(WHAT TO WORK ON)
When you reach the line containing "Air Fryer Delights: 100" in the records below, start copying exactly, and stop once you have copied the line containing "A Mother'S Secret: A Life Torn Apart".

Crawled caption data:
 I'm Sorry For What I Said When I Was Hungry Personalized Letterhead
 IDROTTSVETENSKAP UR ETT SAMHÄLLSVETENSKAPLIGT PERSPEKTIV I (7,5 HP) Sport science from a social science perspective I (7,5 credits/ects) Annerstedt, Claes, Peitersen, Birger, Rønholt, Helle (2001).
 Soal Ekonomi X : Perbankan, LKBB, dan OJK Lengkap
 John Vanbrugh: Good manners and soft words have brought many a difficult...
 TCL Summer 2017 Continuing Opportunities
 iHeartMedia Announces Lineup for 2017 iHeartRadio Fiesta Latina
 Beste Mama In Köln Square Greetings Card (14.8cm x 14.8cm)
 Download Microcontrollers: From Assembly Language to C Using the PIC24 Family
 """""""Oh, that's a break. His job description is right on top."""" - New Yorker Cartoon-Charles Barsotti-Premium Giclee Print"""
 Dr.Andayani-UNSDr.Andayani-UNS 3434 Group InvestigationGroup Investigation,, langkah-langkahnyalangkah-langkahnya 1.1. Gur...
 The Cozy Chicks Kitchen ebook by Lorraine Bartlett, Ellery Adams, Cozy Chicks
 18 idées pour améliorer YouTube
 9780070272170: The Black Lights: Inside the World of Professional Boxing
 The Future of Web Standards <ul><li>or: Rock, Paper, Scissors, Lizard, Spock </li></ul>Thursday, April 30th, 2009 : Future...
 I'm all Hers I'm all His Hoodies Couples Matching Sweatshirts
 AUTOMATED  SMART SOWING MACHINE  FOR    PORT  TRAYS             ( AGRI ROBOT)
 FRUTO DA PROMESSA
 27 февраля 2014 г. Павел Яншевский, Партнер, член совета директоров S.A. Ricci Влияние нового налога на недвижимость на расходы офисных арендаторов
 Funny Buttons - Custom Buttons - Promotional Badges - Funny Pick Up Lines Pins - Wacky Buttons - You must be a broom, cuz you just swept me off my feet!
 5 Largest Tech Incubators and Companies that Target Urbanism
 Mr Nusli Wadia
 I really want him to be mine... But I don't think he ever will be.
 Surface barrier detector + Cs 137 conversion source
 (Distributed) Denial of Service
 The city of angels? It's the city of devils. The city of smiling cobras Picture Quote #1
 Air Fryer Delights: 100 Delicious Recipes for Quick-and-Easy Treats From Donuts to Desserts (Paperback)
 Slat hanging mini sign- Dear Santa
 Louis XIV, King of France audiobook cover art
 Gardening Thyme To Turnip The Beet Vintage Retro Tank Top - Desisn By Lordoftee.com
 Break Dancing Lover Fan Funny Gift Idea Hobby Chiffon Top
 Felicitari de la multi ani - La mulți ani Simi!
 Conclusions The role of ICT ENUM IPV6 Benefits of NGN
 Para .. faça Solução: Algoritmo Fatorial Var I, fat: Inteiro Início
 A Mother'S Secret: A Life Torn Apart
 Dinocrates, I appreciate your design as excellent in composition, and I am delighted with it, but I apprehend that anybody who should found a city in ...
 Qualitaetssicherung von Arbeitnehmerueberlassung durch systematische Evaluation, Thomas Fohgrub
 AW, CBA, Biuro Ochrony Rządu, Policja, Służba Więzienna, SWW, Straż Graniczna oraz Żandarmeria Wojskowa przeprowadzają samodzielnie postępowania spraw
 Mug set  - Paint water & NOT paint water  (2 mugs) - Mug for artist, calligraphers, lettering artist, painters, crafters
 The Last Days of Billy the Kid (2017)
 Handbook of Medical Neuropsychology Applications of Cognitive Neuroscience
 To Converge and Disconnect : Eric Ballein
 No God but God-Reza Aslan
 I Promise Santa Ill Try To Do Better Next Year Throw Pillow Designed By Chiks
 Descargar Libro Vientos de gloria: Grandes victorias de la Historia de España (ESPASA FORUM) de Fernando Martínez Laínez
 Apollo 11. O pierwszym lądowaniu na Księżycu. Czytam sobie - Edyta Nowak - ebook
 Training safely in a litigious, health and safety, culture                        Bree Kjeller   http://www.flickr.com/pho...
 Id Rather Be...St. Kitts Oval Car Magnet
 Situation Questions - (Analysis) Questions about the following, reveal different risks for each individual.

(RESPONSE TO THE TASK)
 Air Fryer Delights: 100 Delicious Recipes for Quick-and-Easy Treats From Donuts to Desserts (Paperback)
 Slat hanging mini sign- Dear Santa
 Louis XIV, King of France audiobook cover art
 Gardening Thyme To Turnip The Beet Vintage Retro Tank Top - Desisn By Lordoftee.com
 Break Dancing Lover Fan Funny Gift Idea Hobby Chiffon Top
 Felicitari de la multi ani - La mulți ani Simi!
 Conclusions The role of ICT ENUM IPV6 Benefits of NGN
 Para .. faça Solução: Algoritmo Fatorial Var I, fat: Inteiro Início
 A Mother'S Secret: A Life Torn Apart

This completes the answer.